- [QUESTIONS]:
**A)** Copy everything in the text below on the breast cancer study from "Among women perceiving" down to "remaining data slices?".
**B)** In the text below on the breast cancer study, how many of the 87 data slices showed no statistically significant associations?

- [TEXT SHOWN]:
“Breast Cancer Link to Racial Discrimination.” No doubt that
Reuters headline, and others like it, pleased
race-baiters who would have us think every problem blacks have is
due to persistent prejudice. Sadly for them, the report is
politically correct trash that any conscientious landfill would
reject.
The headline comes from a study conducted by Associate Professor Teletia
Taylor and others at the Howard University College of Medicine in
Washington, D.C. and published in the July 1 American Journal
of Epidemiology. Funding came from the National Cancer
Institute — your tax dollars at work. The researchers had black
women complete a document in 1997 that included questions on
perceived discrimination in two domains: “everyday” discrimination
(such as being treated as dishonest) and major experiences of
unfair treatment due to race (such as job, housing, and
police).
The women then reported that up to 2003 there were 593 breast
cancer cases among them. Comparing the answers to the malignancies,
the authors concluded there was “an association between racial
discrimination and increased incidence of breast cancer.”
Now here’s what they didn’t tell you.
Among women perceiving any degree of discrimination, the
researchers sliced the data 87 different ways. In 84 of these they
found no statistically significant associations.
And the three remaining data slices?
One comprised all the women surveyed, regardless of age, who
felt they’d been victims of workplace discrimination. The authors
reported they had a 20 percent increase (0.20) in relative risk of
breast tumors compared to women who didn’t feel discriminated
against. By further slicing this category to consider only women
younger than 50 they were able to boost the apparent increase in
risk to 32 percent or 0.32. Finally, by combining the categories of
perceived discrimination in jobs, housing and police, and
by slicing out those above age 50, they were able to come up with a
48 percent increased risk of 0.48.

- [DATASET EXTRACT]:
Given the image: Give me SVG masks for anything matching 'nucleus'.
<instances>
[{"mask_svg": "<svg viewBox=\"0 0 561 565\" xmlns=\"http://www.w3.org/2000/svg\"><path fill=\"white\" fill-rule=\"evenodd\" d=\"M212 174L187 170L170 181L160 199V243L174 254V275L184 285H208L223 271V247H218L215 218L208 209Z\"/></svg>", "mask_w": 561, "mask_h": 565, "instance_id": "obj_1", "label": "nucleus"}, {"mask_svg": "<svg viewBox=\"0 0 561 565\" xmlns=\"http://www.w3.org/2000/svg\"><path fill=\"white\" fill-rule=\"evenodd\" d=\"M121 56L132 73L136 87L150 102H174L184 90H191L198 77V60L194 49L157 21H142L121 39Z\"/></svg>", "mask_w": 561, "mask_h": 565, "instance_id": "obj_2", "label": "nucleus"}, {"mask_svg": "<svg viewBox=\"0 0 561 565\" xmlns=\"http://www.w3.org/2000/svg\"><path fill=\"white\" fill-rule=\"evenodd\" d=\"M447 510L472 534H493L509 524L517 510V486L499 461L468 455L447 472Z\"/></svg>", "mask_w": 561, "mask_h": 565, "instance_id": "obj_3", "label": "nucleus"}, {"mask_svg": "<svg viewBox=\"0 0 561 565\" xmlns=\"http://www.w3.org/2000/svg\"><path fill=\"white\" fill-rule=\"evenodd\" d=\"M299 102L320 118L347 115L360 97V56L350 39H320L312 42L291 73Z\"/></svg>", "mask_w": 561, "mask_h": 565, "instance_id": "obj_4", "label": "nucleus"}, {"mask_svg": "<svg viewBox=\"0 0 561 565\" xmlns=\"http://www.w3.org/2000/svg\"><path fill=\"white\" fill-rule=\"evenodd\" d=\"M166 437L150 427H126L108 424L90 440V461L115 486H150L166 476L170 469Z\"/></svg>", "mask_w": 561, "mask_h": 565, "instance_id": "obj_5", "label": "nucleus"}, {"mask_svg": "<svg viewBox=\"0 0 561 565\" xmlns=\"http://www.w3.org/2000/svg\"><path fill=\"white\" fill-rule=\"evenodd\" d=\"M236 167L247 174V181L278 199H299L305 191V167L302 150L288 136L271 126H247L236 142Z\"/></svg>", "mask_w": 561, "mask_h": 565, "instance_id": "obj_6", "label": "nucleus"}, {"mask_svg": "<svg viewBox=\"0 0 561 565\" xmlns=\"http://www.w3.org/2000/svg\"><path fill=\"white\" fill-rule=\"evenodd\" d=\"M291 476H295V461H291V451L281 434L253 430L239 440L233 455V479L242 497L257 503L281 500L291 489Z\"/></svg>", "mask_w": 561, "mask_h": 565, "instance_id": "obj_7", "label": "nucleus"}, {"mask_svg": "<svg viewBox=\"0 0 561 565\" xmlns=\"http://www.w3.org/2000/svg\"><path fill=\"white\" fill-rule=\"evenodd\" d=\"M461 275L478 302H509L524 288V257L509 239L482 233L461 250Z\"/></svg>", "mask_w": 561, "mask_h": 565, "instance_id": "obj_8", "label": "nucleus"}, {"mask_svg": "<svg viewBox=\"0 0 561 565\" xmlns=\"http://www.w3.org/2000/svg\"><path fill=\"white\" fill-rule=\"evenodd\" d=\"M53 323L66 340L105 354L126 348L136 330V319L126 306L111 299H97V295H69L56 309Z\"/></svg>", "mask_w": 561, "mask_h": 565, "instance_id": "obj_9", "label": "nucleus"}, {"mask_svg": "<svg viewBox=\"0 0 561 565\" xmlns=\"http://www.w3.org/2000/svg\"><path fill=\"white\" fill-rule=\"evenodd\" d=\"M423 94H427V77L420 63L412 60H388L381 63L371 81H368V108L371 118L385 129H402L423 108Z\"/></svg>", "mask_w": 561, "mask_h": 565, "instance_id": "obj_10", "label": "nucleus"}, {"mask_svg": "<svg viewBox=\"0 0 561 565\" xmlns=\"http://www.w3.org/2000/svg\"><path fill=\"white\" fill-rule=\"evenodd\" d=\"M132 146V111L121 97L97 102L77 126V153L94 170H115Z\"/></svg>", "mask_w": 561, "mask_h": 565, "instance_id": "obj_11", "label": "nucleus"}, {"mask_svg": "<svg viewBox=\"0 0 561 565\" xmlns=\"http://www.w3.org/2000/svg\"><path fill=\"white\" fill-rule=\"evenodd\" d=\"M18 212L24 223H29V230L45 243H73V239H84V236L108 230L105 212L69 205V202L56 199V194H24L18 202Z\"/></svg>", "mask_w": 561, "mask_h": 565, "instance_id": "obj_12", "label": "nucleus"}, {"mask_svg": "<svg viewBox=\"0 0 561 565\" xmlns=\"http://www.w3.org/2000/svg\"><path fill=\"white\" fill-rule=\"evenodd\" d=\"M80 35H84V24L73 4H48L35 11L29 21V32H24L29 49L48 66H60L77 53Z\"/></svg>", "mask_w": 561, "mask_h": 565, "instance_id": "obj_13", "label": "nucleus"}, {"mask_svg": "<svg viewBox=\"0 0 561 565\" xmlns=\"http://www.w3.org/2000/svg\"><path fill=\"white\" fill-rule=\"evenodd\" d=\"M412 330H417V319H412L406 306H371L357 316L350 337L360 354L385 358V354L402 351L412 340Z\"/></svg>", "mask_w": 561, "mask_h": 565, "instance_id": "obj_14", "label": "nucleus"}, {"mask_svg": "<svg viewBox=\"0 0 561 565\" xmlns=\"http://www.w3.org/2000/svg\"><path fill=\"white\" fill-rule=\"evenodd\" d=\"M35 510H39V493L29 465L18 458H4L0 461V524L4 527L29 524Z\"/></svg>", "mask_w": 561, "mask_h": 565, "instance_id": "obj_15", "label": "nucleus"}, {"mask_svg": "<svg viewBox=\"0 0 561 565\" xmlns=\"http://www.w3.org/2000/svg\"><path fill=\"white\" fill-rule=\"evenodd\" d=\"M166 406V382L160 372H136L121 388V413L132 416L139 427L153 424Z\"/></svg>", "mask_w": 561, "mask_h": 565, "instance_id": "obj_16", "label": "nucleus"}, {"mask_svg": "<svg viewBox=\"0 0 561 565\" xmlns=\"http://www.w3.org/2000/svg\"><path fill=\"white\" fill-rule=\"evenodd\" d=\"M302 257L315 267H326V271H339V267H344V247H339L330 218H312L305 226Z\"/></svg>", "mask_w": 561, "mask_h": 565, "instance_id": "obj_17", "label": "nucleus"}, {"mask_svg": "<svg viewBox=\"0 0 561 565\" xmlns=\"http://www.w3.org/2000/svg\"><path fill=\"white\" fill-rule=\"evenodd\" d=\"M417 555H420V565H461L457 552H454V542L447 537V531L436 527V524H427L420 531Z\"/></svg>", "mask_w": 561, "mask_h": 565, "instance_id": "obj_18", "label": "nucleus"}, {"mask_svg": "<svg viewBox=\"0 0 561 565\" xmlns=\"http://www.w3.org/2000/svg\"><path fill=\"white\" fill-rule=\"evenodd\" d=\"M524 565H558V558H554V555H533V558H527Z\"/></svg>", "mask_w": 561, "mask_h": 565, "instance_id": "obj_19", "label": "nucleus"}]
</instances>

- [LIST OF ANSWERS]:
**A)**
Among women perceiving any degree of discrimination, the
researchers sliced the data 87 different ways. In 84 of these they
found no statistically significant associations.
And the three remaining data slices?

**B)** 84